What is Anthropology?
Anthropology is the study of people and culture. It seeks to produce generalizations about people, their behavior, and culture to develop an understanding of human diversity. It is a broad discipline with a large amount of overlap and connection within its subfields that includes:
- the study of existing cultures (Cultural Anthropology)
- humans and material culture from the past (Archaeology)
- humans as biological organisms (Physical Anthropology)
- language as part of the human experience (Linguistic Anthropology).
Cultural Anthropology is the study of the knowledge, values, and ways of viewing the world of living peoples. An important goal is to understand the internal logic of another society, to understand why people do what they do.
Upper level classes taught by Dr. Marjorie Snipes include: Peoples and Cultures of Latin America, Ethnographic Field Methods, History of Anthropological Thought, Animals and Culture, Myth, Magic and Religion, and The Myth of the American West.
Upper level classes taught by Dr. Lisa Gezon include: Environmental Anthropology, Anthropology of Gender, Peoples and Cultures of Sub-Saharan Africa, and Human Life Cycle in Cross-Cultural Perspective.
Current student Brent Cole volunteering in Haiti, 2011.
Linguistic Anthropology is the study of language as the most complex set of symbols that humans use to communicate meaning. It recognizes that “it is upon language that culture itself depends - and within language that humanity’s knowledge resides.” American Anthropological Association website (http://www.aaanet.org/about/WhatisAnthropology.cfm).
The Upper level class taught by Dr. Lisa Gezon is Language and Culture.
Archaeology is the study of cultural systems through the recovery, analysis, and interpretation of their material remains.
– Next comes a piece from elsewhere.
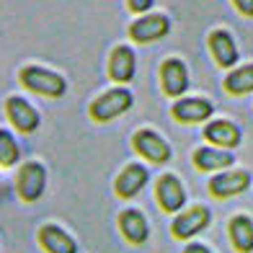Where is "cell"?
Segmentation results:
<instances>
[{"label": "cell", "mask_w": 253, "mask_h": 253, "mask_svg": "<svg viewBox=\"0 0 253 253\" xmlns=\"http://www.w3.org/2000/svg\"><path fill=\"white\" fill-rule=\"evenodd\" d=\"M16 186H18V194L24 202H37L44 194V186H47V170H44L42 163H37V160H29V163H24L18 170Z\"/></svg>", "instance_id": "obj_3"}, {"label": "cell", "mask_w": 253, "mask_h": 253, "mask_svg": "<svg viewBox=\"0 0 253 253\" xmlns=\"http://www.w3.org/2000/svg\"><path fill=\"white\" fill-rule=\"evenodd\" d=\"M233 3L243 16H253V0H233Z\"/></svg>", "instance_id": "obj_23"}, {"label": "cell", "mask_w": 253, "mask_h": 253, "mask_svg": "<svg viewBox=\"0 0 253 253\" xmlns=\"http://www.w3.org/2000/svg\"><path fill=\"white\" fill-rule=\"evenodd\" d=\"M109 78L117 83H129L134 78V52L129 47H114L109 57Z\"/></svg>", "instance_id": "obj_14"}, {"label": "cell", "mask_w": 253, "mask_h": 253, "mask_svg": "<svg viewBox=\"0 0 253 253\" xmlns=\"http://www.w3.org/2000/svg\"><path fill=\"white\" fill-rule=\"evenodd\" d=\"M204 137L210 142H214L217 147H238L240 145V129L233 124V122H225V119H220V122H212V124H207L204 126Z\"/></svg>", "instance_id": "obj_16"}, {"label": "cell", "mask_w": 253, "mask_h": 253, "mask_svg": "<svg viewBox=\"0 0 253 253\" xmlns=\"http://www.w3.org/2000/svg\"><path fill=\"white\" fill-rule=\"evenodd\" d=\"M230 238H233V246L240 253H251L253 251V222L251 217L238 214L230 220Z\"/></svg>", "instance_id": "obj_19"}, {"label": "cell", "mask_w": 253, "mask_h": 253, "mask_svg": "<svg viewBox=\"0 0 253 253\" xmlns=\"http://www.w3.org/2000/svg\"><path fill=\"white\" fill-rule=\"evenodd\" d=\"M119 230L122 235L129 240V243L140 246L147 240V233H150V227H147V220L140 210H124L119 214Z\"/></svg>", "instance_id": "obj_13"}, {"label": "cell", "mask_w": 253, "mask_h": 253, "mask_svg": "<svg viewBox=\"0 0 253 253\" xmlns=\"http://www.w3.org/2000/svg\"><path fill=\"white\" fill-rule=\"evenodd\" d=\"M155 194H158V204H160L163 212H178L181 207L186 204V191H183L181 181L176 176H170V173L160 176Z\"/></svg>", "instance_id": "obj_9"}, {"label": "cell", "mask_w": 253, "mask_h": 253, "mask_svg": "<svg viewBox=\"0 0 253 253\" xmlns=\"http://www.w3.org/2000/svg\"><path fill=\"white\" fill-rule=\"evenodd\" d=\"M132 106V93L126 88H111L106 90L103 96H98L93 103H90V117H93L96 122H109L114 117H119V114H124L126 109Z\"/></svg>", "instance_id": "obj_2"}, {"label": "cell", "mask_w": 253, "mask_h": 253, "mask_svg": "<svg viewBox=\"0 0 253 253\" xmlns=\"http://www.w3.org/2000/svg\"><path fill=\"white\" fill-rule=\"evenodd\" d=\"M233 155L227 150H217V147H199L194 153V166L199 170H220V168H230L233 166Z\"/></svg>", "instance_id": "obj_18"}, {"label": "cell", "mask_w": 253, "mask_h": 253, "mask_svg": "<svg viewBox=\"0 0 253 253\" xmlns=\"http://www.w3.org/2000/svg\"><path fill=\"white\" fill-rule=\"evenodd\" d=\"M210 225V210L207 207H191V210L181 212L173 225H170V230H173V235L181 238V240H189L194 238L197 233H202V230Z\"/></svg>", "instance_id": "obj_7"}, {"label": "cell", "mask_w": 253, "mask_h": 253, "mask_svg": "<svg viewBox=\"0 0 253 253\" xmlns=\"http://www.w3.org/2000/svg\"><path fill=\"white\" fill-rule=\"evenodd\" d=\"M210 49L214 54V62L220 65V67H233L238 62V47H235V42L222 29H217V31L210 34Z\"/></svg>", "instance_id": "obj_15"}, {"label": "cell", "mask_w": 253, "mask_h": 253, "mask_svg": "<svg viewBox=\"0 0 253 253\" xmlns=\"http://www.w3.org/2000/svg\"><path fill=\"white\" fill-rule=\"evenodd\" d=\"M168 29H170V21L163 13H147L142 18H137L129 26V37L140 44H147V42H155L160 37H166Z\"/></svg>", "instance_id": "obj_6"}, {"label": "cell", "mask_w": 253, "mask_h": 253, "mask_svg": "<svg viewBox=\"0 0 253 253\" xmlns=\"http://www.w3.org/2000/svg\"><path fill=\"white\" fill-rule=\"evenodd\" d=\"M248 183H251V176L246 170H227V173H217L214 178H210V194L217 199H227L246 191Z\"/></svg>", "instance_id": "obj_8"}, {"label": "cell", "mask_w": 253, "mask_h": 253, "mask_svg": "<svg viewBox=\"0 0 253 253\" xmlns=\"http://www.w3.org/2000/svg\"><path fill=\"white\" fill-rule=\"evenodd\" d=\"M39 243L49 253H78L75 240L57 225H44L39 230Z\"/></svg>", "instance_id": "obj_17"}, {"label": "cell", "mask_w": 253, "mask_h": 253, "mask_svg": "<svg viewBox=\"0 0 253 253\" xmlns=\"http://www.w3.org/2000/svg\"><path fill=\"white\" fill-rule=\"evenodd\" d=\"M132 145H134V150L140 153L142 158L153 160V163H168V160H170V145L158 132H153V129L134 132Z\"/></svg>", "instance_id": "obj_4"}, {"label": "cell", "mask_w": 253, "mask_h": 253, "mask_svg": "<svg viewBox=\"0 0 253 253\" xmlns=\"http://www.w3.org/2000/svg\"><path fill=\"white\" fill-rule=\"evenodd\" d=\"M126 5H129L132 13H147L153 8V0H126Z\"/></svg>", "instance_id": "obj_22"}, {"label": "cell", "mask_w": 253, "mask_h": 253, "mask_svg": "<svg viewBox=\"0 0 253 253\" xmlns=\"http://www.w3.org/2000/svg\"><path fill=\"white\" fill-rule=\"evenodd\" d=\"M183 253H212V251H207L204 246H199V243H191V246H186V251Z\"/></svg>", "instance_id": "obj_24"}, {"label": "cell", "mask_w": 253, "mask_h": 253, "mask_svg": "<svg viewBox=\"0 0 253 253\" xmlns=\"http://www.w3.org/2000/svg\"><path fill=\"white\" fill-rule=\"evenodd\" d=\"M212 103L207 98H181L173 103L170 114L176 117V122L181 124H197V122H204L207 117H212Z\"/></svg>", "instance_id": "obj_11"}, {"label": "cell", "mask_w": 253, "mask_h": 253, "mask_svg": "<svg viewBox=\"0 0 253 253\" xmlns=\"http://www.w3.org/2000/svg\"><path fill=\"white\" fill-rule=\"evenodd\" d=\"M160 85L166 96H181L189 88V73L181 60H166L160 65Z\"/></svg>", "instance_id": "obj_10"}, {"label": "cell", "mask_w": 253, "mask_h": 253, "mask_svg": "<svg viewBox=\"0 0 253 253\" xmlns=\"http://www.w3.org/2000/svg\"><path fill=\"white\" fill-rule=\"evenodd\" d=\"M147 170H145V166H140V163H132V166H126L122 173H119V178H117V183H114V189H117V194L119 197H124V199H132L134 194H140L142 189H145V183H147Z\"/></svg>", "instance_id": "obj_12"}, {"label": "cell", "mask_w": 253, "mask_h": 253, "mask_svg": "<svg viewBox=\"0 0 253 253\" xmlns=\"http://www.w3.org/2000/svg\"><path fill=\"white\" fill-rule=\"evenodd\" d=\"M21 83H24L29 90L34 93H42V96H49V98H60L65 90H67V83L62 75H57L52 70H44L39 65H29L18 73Z\"/></svg>", "instance_id": "obj_1"}, {"label": "cell", "mask_w": 253, "mask_h": 253, "mask_svg": "<svg viewBox=\"0 0 253 253\" xmlns=\"http://www.w3.org/2000/svg\"><path fill=\"white\" fill-rule=\"evenodd\" d=\"M5 117L10 119V124H13L18 132H24V134L34 132L39 126V122H42L39 111L34 109L29 101L21 98V96H10L5 101Z\"/></svg>", "instance_id": "obj_5"}, {"label": "cell", "mask_w": 253, "mask_h": 253, "mask_svg": "<svg viewBox=\"0 0 253 253\" xmlns=\"http://www.w3.org/2000/svg\"><path fill=\"white\" fill-rule=\"evenodd\" d=\"M18 158H21V150H18L16 137L8 129H0V166L10 168V166L18 163Z\"/></svg>", "instance_id": "obj_21"}, {"label": "cell", "mask_w": 253, "mask_h": 253, "mask_svg": "<svg viewBox=\"0 0 253 253\" xmlns=\"http://www.w3.org/2000/svg\"><path fill=\"white\" fill-rule=\"evenodd\" d=\"M225 90H230V93H251L253 90V65H246V67H238L235 73H230L225 78Z\"/></svg>", "instance_id": "obj_20"}]
</instances>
Through archaeological data, anthropologists learn about people of the distant and recent past, how they adapt within their environments, and how culture develops and changes over time.
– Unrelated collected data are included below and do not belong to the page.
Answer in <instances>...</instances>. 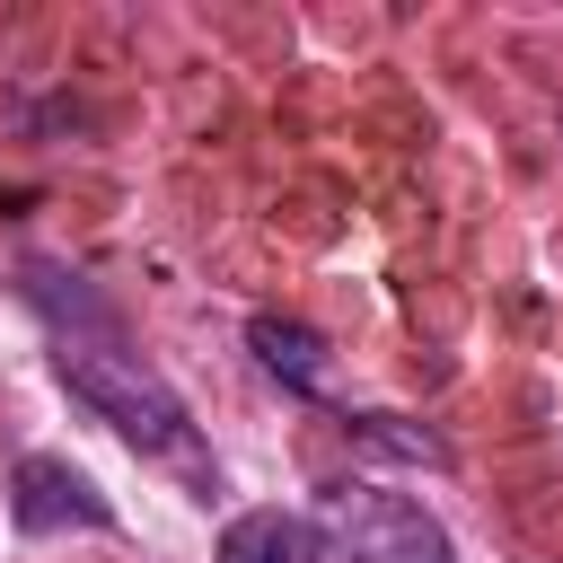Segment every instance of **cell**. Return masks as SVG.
Segmentation results:
<instances>
[{
	"instance_id": "6da1fadb",
	"label": "cell",
	"mask_w": 563,
	"mask_h": 563,
	"mask_svg": "<svg viewBox=\"0 0 563 563\" xmlns=\"http://www.w3.org/2000/svg\"><path fill=\"white\" fill-rule=\"evenodd\" d=\"M53 369H62V387H70L97 422H114L141 457H194V422H185V405H176V396L141 369V352H123L114 334H62Z\"/></svg>"
},
{
	"instance_id": "7a4b0ae2",
	"label": "cell",
	"mask_w": 563,
	"mask_h": 563,
	"mask_svg": "<svg viewBox=\"0 0 563 563\" xmlns=\"http://www.w3.org/2000/svg\"><path fill=\"white\" fill-rule=\"evenodd\" d=\"M325 537H334L352 563H457L449 528H440L422 501L387 493V484H343V493H325Z\"/></svg>"
},
{
	"instance_id": "3957f363",
	"label": "cell",
	"mask_w": 563,
	"mask_h": 563,
	"mask_svg": "<svg viewBox=\"0 0 563 563\" xmlns=\"http://www.w3.org/2000/svg\"><path fill=\"white\" fill-rule=\"evenodd\" d=\"M9 519L26 537H62V528H114V501L70 466V457H18L9 475Z\"/></svg>"
},
{
	"instance_id": "277c9868",
	"label": "cell",
	"mask_w": 563,
	"mask_h": 563,
	"mask_svg": "<svg viewBox=\"0 0 563 563\" xmlns=\"http://www.w3.org/2000/svg\"><path fill=\"white\" fill-rule=\"evenodd\" d=\"M325 528L299 510H238L220 528V563H317Z\"/></svg>"
},
{
	"instance_id": "5b68a950",
	"label": "cell",
	"mask_w": 563,
	"mask_h": 563,
	"mask_svg": "<svg viewBox=\"0 0 563 563\" xmlns=\"http://www.w3.org/2000/svg\"><path fill=\"white\" fill-rule=\"evenodd\" d=\"M246 343H255V361H264L273 378H290L299 396L325 387V343H317L299 317H273V308H264V317H246Z\"/></svg>"
},
{
	"instance_id": "8992f818",
	"label": "cell",
	"mask_w": 563,
	"mask_h": 563,
	"mask_svg": "<svg viewBox=\"0 0 563 563\" xmlns=\"http://www.w3.org/2000/svg\"><path fill=\"white\" fill-rule=\"evenodd\" d=\"M352 440L378 449V457H405V466H449V440L405 422V413H352Z\"/></svg>"
}]
</instances>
Upper level classes taught by Dr. Ashley Smallwood include: Artifact Analysis, Ice Age Peoples, Human Evolution, The Rise and Fall of Civilizations, and Archaeolgical Field Methods.
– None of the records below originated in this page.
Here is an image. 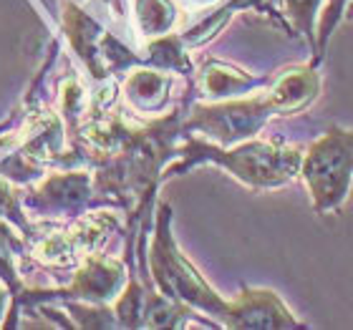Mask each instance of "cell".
I'll use <instances>...</instances> for the list:
<instances>
[{
	"label": "cell",
	"instance_id": "1",
	"mask_svg": "<svg viewBox=\"0 0 353 330\" xmlns=\"http://www.w3.org/2000/svg\"><path fill=\"white\" fill-rule=\"evenodd\" d=\"M303 174L308 179L318 212L339 209L353 176V132L333 129L325 139L310 147Z\"/></svg>",
	"mask_w": 353,
	"mask_h": 330
},
{
	"label": "cell",
	"instance_id": "2",
	"mask_svg": "<svg viewBox=\"0 0 353 330\" xmlns=\"http://www.w3.org/2000/svg\"><path fill=\"white\" fill-rule=\"evenodd\" d=\"M318 0H288V8H290V15H293L298 25L305 28V33L310 36V18H313V10H316Z\"/></svg>",
	"mask_w": 353,
	"mask_h": 330
},
{
	"label": "cell",
	"instance_id": "3",
	"mask_svg": "<svg viewBox=\"0 0 353 330\" xmlns=\"http://www.w3.org/2000/svg\"><path fill=\"white\" fill-rule=\"evenodd\" d=\"M343 3H346V0H331V8L325 10V21H323V28H321V43H325V38L331 33V25H336V21H339V13L343 10Z\"/></svg>",
	"mask_w": 353,
	"mask_h": 330
}]
</instances>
Upper level classes taught by Dr. Ben Steere include: Cherokee Archaeology, Indigenous Archaeology, Human Evolution, The Rise and Fall of Civilizations, and Archaeolgical Field Methods.
Physical Anthropology is the study of humans as biological organisms, within an evolutionary framework, and with an emphasis on the interaction between biology and culture. It also includes the study of our closest relatives, the non-human primates.
Upper level classes taught by Dr. Kerriann Marden include: Human Osteology, Forensic Anthropology, Human Paleopathology, Primate Behavioral Ecology, Human Variation, and Field Methods in Bioarchaeology.
Careers in Anthropology
Careers in Anthropology
If you are interested in pursuing a career in Anthropology, please click HERE to view some resources we have assembled to assist you with your academic preparation and job search. Below, read about some examples of our alumni applying Anthropology since graduation.
After two tours of humanitarian service in Haiti, I knew anthropology was the right choice for me as an undergraduate. The study of anthropology helped me to better understand the relativistic nature of culture. It exposed me to different methods of scientific research, including physical and theoretical models. Because of the department’s Waring endowment, I was allowed the opportunity to present my own original research at professional academic conferences. But maybe the most important thing I took from the study of anthropology was that it actually moved me closer to understanding my own humanity. Now as a graduate student, I can look back and see how anthropology laid the groundwork, the human link if you will, to my goal of becoming a professional international aid worker.